The Administrative Law Judge (ALJ) submitted a Recommended
Decision
and Order (R. D. and O.) in this case under the employee protection provisions of the
In this case, the Court notes that Complainant failed to prove that her complaints
were other than general safety concerns. The only mention of environmental concerns
occurred with her alleged conversation with Mr. Rivas which he denied and her
conversation with Ms. Rivas. Complainant also alleged she spoke to Mr. McNamara about
the danger with leakage from the drum crusher, but Mr. McNamara testified that he
discussed with Complainant some of the initial complaints she voiced to Ms. Bradley. The
complaints voiced to Ms. Bradley and Ms. Nardizzi did not contain complaints which were
connected to the whistleblower provision invoked in this case. Accordingly, the Court
finds that Complainant has not met her burden of [proving] protected activity under the
statute.
Id. at 26. Although credibility determinations appear implicit in these brief findings,
our
review would have benefitted from more expansive findings of fact, including specific credibility
determinations.
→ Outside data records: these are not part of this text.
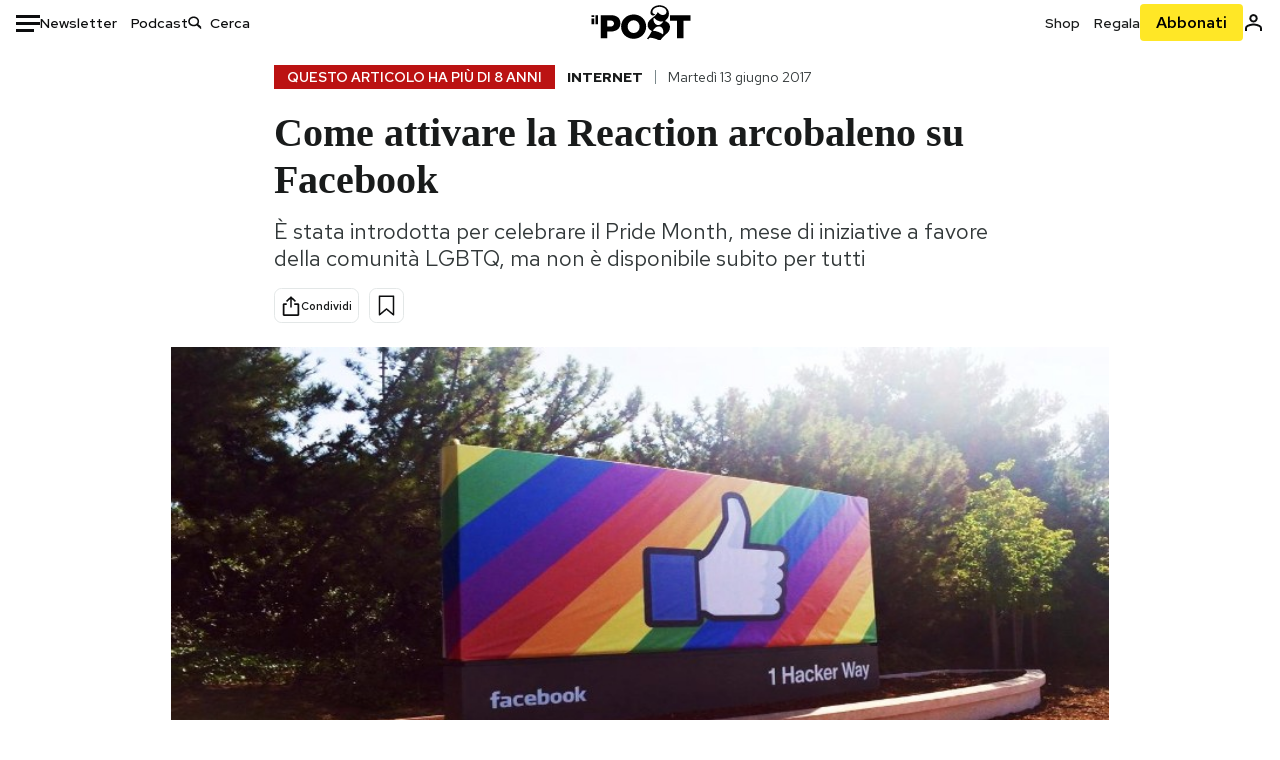

--- FILE ---
content_type: text/html; charset=utf-8
request_url: https://www.google.com/recaptcha/api2/aframe
body_size: 184
content:
<!DOCTYPE HTML><html><head><meta http-equiv="content-type" content="text/html; charset=UTF-8"></head><body><script nonce="EjRXla5mgRbCuHTYsu_MVA">/** Anti-fraud and anti-abuse applications only. See google.com/recaptcha */ try{var clients={'sodar':'https://pagead2.googlesyndication.com/pagead/sodar?'};window.addEventListener("message",function(a){try{if(a.source===window.parent){var b=JSON.parse(a.data);var c=clients[b['id']];if(c){var d=document.createElement('img');d.src=c+b['params']+'&rc='+(localStorage.getItem("rc::a")?sessionStorage.getItem("rc::b"):"");window.document.body.appendChild(d);sessionStorage.setItem("rc::e",parseInt(sessionStorage.getItem("rc::e")||0)+1);localStorage.setItem("rc::h",'1769385871009');}}}catch(b){}});window.parent.postMessage("_grecaptcha_ready", "*");}catch(b){}</script></body></html>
Pages 2-22 of the R. D. and O. do not provide such findings because they
merely
summarize the testimony of the various witnesses.
2 Roberts' discharge
is also the subject of her pending complaint to OSHA under the employee retaliation provision of
the
Occupational Safety and Health Act (OSHA statute), 29 U.S.C. §660(c) (1994). Under the
OSHA
statute, employee protection actions are brought by the Secretary of Labor in United States
district court.
Kozar v. AT & T, 923 F.Supp. 67, 69 and cases cited (D. N. J. 1996). Roberts testified:
"The only thing else that I have to say is the reason why both cases are still open. I talked
to Mr.
Auslander [phonetic] from -- the solicitor from OSHA and I asked him -- before this one ever
came to trial,
I asked him if the other one would be over with so we wouldn't have to deal with this. And he
said that
he was waiting for the outcome of this trial before they pursued the other one any further,
because if the
outcome of this trial was what was needed, then they would cancel the other trial." T. 57
(bracket
in original). Copies of this decision will be sent to OSHA attorneys in the national and Texas
regional
office of the Solicitor of Labor for their deliberations in deciding whether to proceed in Roberts'
separate
complaint under the OSHA statute.
3 OSHA issued
citations to REC for failure to provide employees with potable water (proposed penalty .00)
and
decontamination showers (proposed penalty $875.00). CX 3; T. 411.
5 Similarly, the ALJ
found that Roberts' September 27 complaint did not link her discharge to CERCLA protected
activities
("The complaints voiced to Ms. Bradley [involving alleged OSHA employee health and
safety
violations] and Ms. Nardizzi [September 27 OSHA memorandum, CX 2] did not contain
complaints which
were connected to the whistleblower provision invoked in this case." R. D, and O. at 26).
However,
the ALJ nevertheless decided the case on the merits. Id. at 25-28.
6 This letter may
have been requested by OSHA to perfect Roberts' September 27 complaint on the mistaken
assumption
that a written submission from Roberts herself, rather than an OSHA memorandum of her
telephoned
allegations, was required. See T. 51-55. It was submitted beyond the thirty-day
CERCLA
complaint limitations period. However, as the ALJ explained, under Dartey v. Zack Co. of
Chicago, Case No. 82-ERA-2, Sec. Dec. and Fin. Ord., Apr. 25, 1983, slip op. at 5-6,
aff'g
ALJ Dec. Den. Mot. to Dism., Jan. 29, 1982, slip op. at 4-5, Roberts' "oral statement to Ms.
Nardizzi
from OSHA and the subsequent preparation of an internal memorandum by Ms. Nardizzi . . .
would satisfy
the time limitation and the in writing' requirements [42 U.S.C. §9610(b), 29 C.F.R.
§24.3]." R. D. and O. at 25.
7It appears that Roberts
and OSHA mistakenly treated her September 27 charges as a CERCLA complaint as well as an
OSHA
complaint simply because she worked at a CERCLA Superfund site. See T. 48-53,
56-60, 384;
n.2. Roberts testified that OSHA "just told me that it was a whistle-blower's act -- a
whistleblower
case, and they would file it under either/or, whichever one -- actually she said whichever one
would get
you the most money, is what Ms. Nardizzi said." T. 59. See Billings v. TVA,
Case No. 91-ERA-12, Sec. Fin. Dec. and Ord. of Dism., Jun. 26, 1996, slip op. at 13-14 (no
whistleblower cause of
action under Energy Reorganization Act, 42 U.S.C. §5851 (1988), in matter exclusively
within
purview of Federal Employees' Compensation Act, 5 U.S.C. §§8116(c), 8128(b)
(1988), and
previously denied thereunder). At the hearing, the ALJ reminded Roberts that her case required
proof that
CERCLA concerns were involved in her discharge. T. 393, 397, 403, 406, 408, 507.